INSTRUCTIONS FOR THE TASK:
Return the records exactly as they appear below, omitting the pictures.

Collected data:
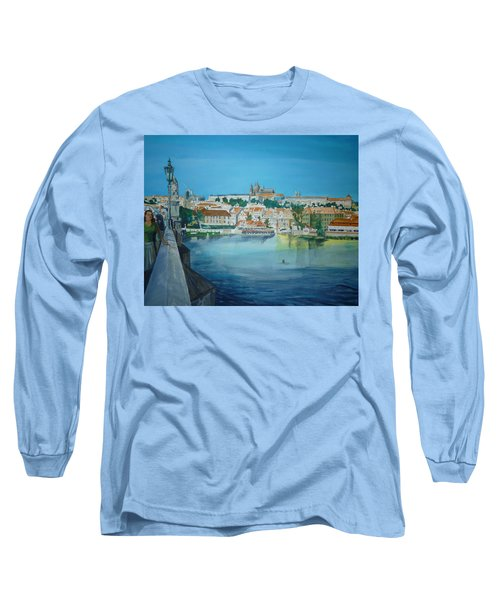 A Scene In Prague 3 Long Sleeve T-Shirt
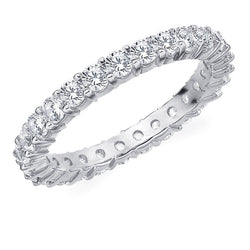 Amore 10K White Gold 1.50 CTTW Eternity Shared Prong Diamond Wedding Band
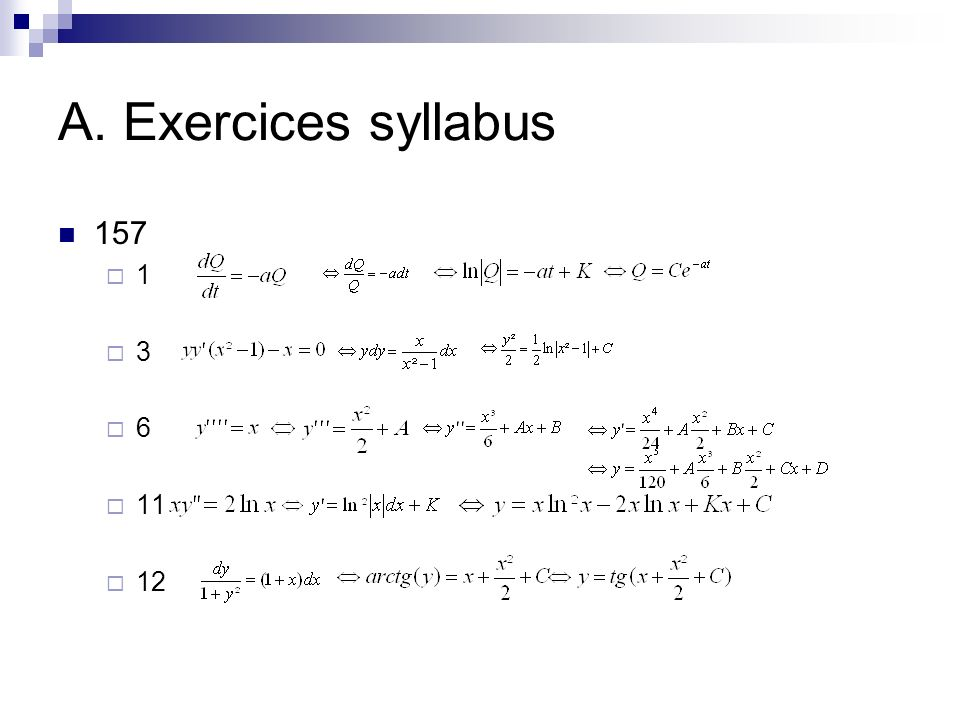 A. Exercices syllabus 157 1 3 6 11 12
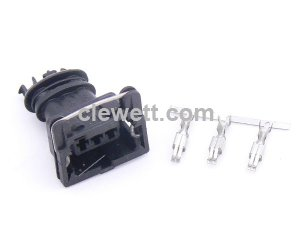 Connector for 71340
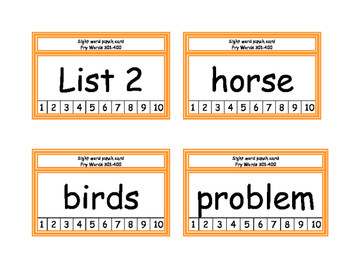 Fry Word List 301-400 Punch Cards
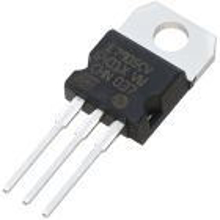 7805 Regulator IC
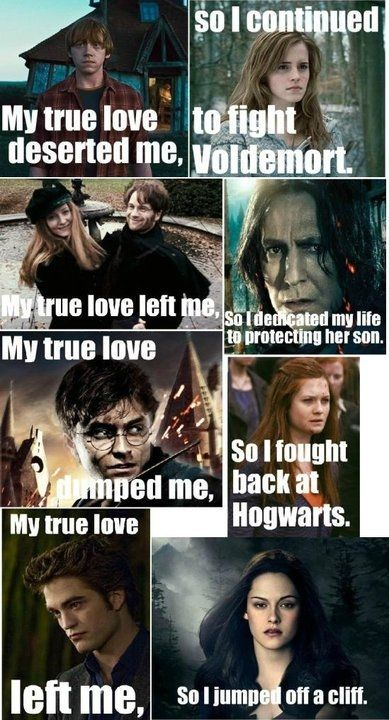 This proves that Harry Potter characters are better at dealing with separation anxiety.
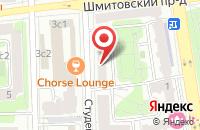 Схема проезда до компании Редакция Журнала «Тсм» в Москве
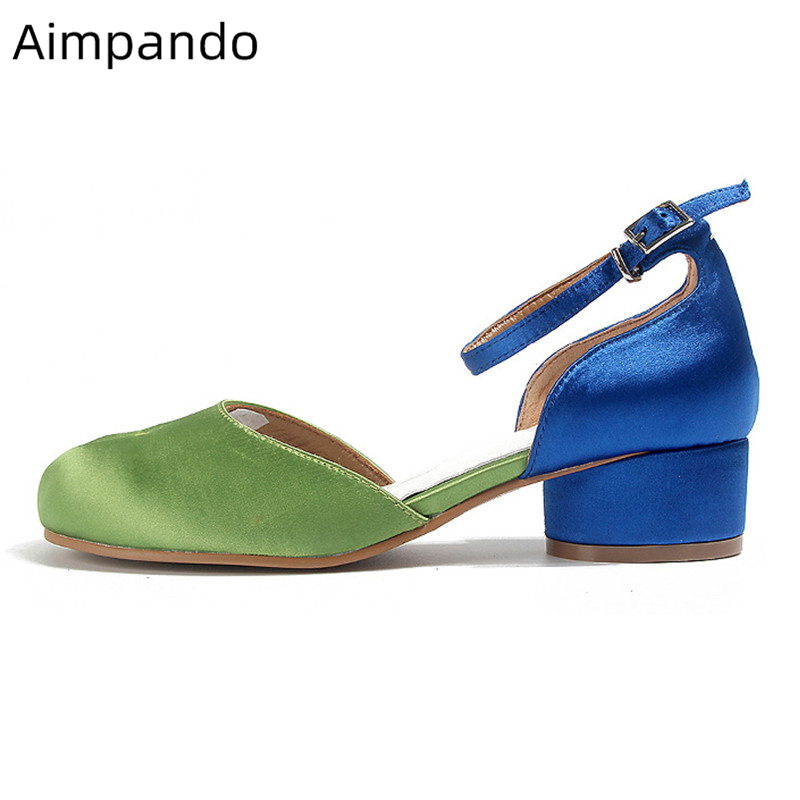 Green Blue Mixed Color Split Toe Pumps Women Unique Round Heel Ankle Strap Side Cut Outs Med Heels Fashion Spring Shoes WomanGreen Blue Mixed Color Split Toe Pumps Women Unique Round Heel Ankle Strap Side Cut Outs Med Heels Fashion Spring Shoes Woman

YOUR SOLUTION:
 A Scene In Prague 3 Long Sleeve T-Shirt
 Amore 10K White Gold 1.50 CTTW Eternity Shared Prong Diamond Wedding Band
 A. Exercices syllabus 157 1 3 6 11 12
 Connector for 71340
 Fry Word List 301-400 Punch Cards
 7805 Regulator IC
 This proves that Harry Potter characters are better at dealing with separation anxiety.
 Схема проезда до компании Редакция Журнала «Тсм» в Москве
 Green Blue Mixed Color Split Toe Pumps Women Unique Round Heel Ankle Strap Side Cut Outs Med Heels Fashion Spring Shoes WomanGreen Blue Mixed Color Split Toe Pumps Women Unique Round Heel Ankle Strap Side Cut Outs Med Heels Fashion Spring Shoes Woman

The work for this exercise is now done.